- Selected excerpt
****

This cap is knitted flat on two needles in a series of sections with short-row shaping at the crown. It can be varied by knitting a different number of sections, by working the short-row shaping on more or fewer stitches, by making the straight body section longer or shorter, or by choosing a finer or bulkier yarn.
For those who are familiar with short-row technique, please note that I do not say to "wrap and turn" when you do the short rows. I find that the texture of garter stitch hides any gaps caused by turning the work.
Basic Pattern (shown in turquoise sample):
Cast on 40 stitches in worsted weight yarn on size 7 needles. There will be 10 stitches in the short-row crown of the cap, and 30 stitches for the body.
Knit 30 sts and turn work, leaving 10 sts on needle. Knit to end of the row (the lower edge of cap).
Knit 31 sts and turn work, leaving 9 sts, and knit to end.
Continue this way, knitting one more stitch each time until you have completed the row with all 40 stitches and knitted back to the lower edge.
This completes one section. Knit 30 stitches and turn, leaving 10 stitches on needle and knit to end of row (lower edge of cap). This is the beginning of the second section.
Continue as before until you have completed seven sections, binding off on the last row, from tip to lower edge. Cut yarn, leaving a long tail. Align the two edges of the cap side by side, and use the tail of yarn to whipstitch the edges smoothly and evenly together. Run the yarn through the purl bumps at the upper edge and pull the hole tightly shut; tie off end.
Short Crown with Brim (shown in green and yellow sample):
This is knitted in Lamb's Pride Bulky at a gauge of 13 stitches per 4 inches. Cast on 18 stitches--8 stitches for the short-row portion and 10 stitches for the body of the cap. Knit 10 stitches, turn, leaving 8 stitches on the needle, and knit to end of row. Continue as above. Knit a total of seven sections and bind off from the point to the lower edge of the cap, but do not cut off the yarn.
Leaving the last stitch of the bindoff on the right needle, turn cap so you can pick up stitches along the lower edge. Knit one stitch in each edge bump of the lower edge. Knit every row, making a garter stitch brim as wide as you like, varying colors as you like. Bind off and cut yarn, leaving a long tail to seam up the cap as above.

****

- Dataset entries
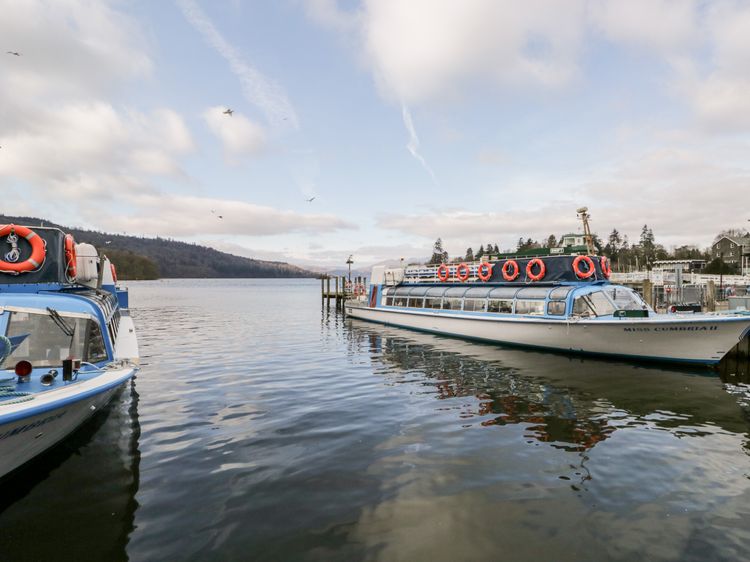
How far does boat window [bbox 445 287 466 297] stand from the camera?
27.7 metres

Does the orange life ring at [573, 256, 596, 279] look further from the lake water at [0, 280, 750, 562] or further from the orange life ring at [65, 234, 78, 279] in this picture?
the orange life ring at [65, 234, 78, 279]

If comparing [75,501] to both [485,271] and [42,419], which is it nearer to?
[42,419]

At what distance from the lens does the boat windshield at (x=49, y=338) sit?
8555mm

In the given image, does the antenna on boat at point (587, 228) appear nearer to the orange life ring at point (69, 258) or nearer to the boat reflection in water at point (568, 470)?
the boat reflection in water at point (568, 470)

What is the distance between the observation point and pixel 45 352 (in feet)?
28.9

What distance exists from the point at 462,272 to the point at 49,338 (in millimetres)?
23524

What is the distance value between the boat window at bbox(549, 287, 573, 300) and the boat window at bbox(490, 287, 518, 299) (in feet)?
8.67

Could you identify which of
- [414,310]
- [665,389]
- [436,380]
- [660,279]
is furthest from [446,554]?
[660,279]

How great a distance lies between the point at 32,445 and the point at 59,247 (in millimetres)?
5921

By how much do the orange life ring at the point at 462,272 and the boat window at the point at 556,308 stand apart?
23.6 feet

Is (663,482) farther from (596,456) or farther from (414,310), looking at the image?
(414,310)

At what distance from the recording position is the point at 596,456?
349 inches

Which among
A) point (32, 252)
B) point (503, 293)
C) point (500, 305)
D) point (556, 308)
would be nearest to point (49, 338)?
point (32, 252)

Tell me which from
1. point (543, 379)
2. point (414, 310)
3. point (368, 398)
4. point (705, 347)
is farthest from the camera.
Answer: point (414, 310)
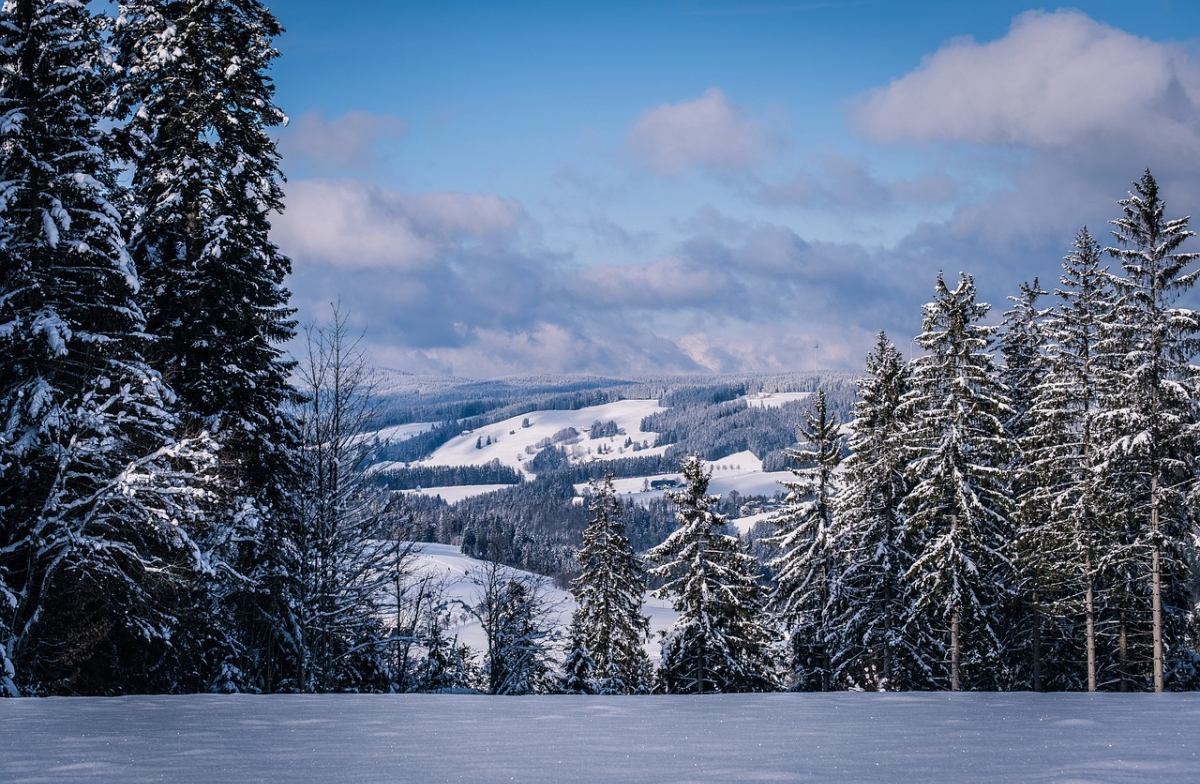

****

- Instructions
1 – Answer these questions about the knitted cap pattern:
(a) How many stitches are cast on for the basic pattern?
(b) Which yarn is used for the short crown with brim?
(c) How many sections are knitted in the basic pattern before binding off?
2 – Continue the knitted cap pattern from the point where it stops.
The listing has no connection to the knitted cap pattern.

- Final answers
1 –
(a) 40 stitches
(b) Lamb's Pride Bulky
(c) Seven

2 –
Small Hat in Chunky Yarn (shown in purple sample):
Faced with a small amount of chunky yarn, I decided to make a child's cap. I ran out of yarn after finishing only four sections, but that was enough to fit a small child's head. You can see that the small number of sections resulted in a more pointed top than the hats shown above, which have seven sections.
Directions for this one: Chunky Woolease on size 10½ needles, at a gauge of 15 stitches to 4 inches. Work on 30 stitches, with a short-row section of 10 stitches. Work 4 sections. Five would have been better--and would have fit a larger child--but I ran out of yarn.
General Design Principles
Since you knit to the edge and back once for every stitch in the short-row section, each section will be as many garter ridges wide as there are stitches in the short-row part. Once you've knitted one or two sections, you will be able to predict how many sections it will require to reach the head size you want.
The number of sections in the hat determines the shape of the top--eight sections will make a flat top; four sections a very pointed one. Seven seems to be optimal. You can use a different number of stitches in the short-row section if you want to knit more or fewer sections in the whole cap, to produce a different top shape.
The length of the body of the had should be about 6 inches for a small head, or 9 or more for a large head and a turned-up cuff.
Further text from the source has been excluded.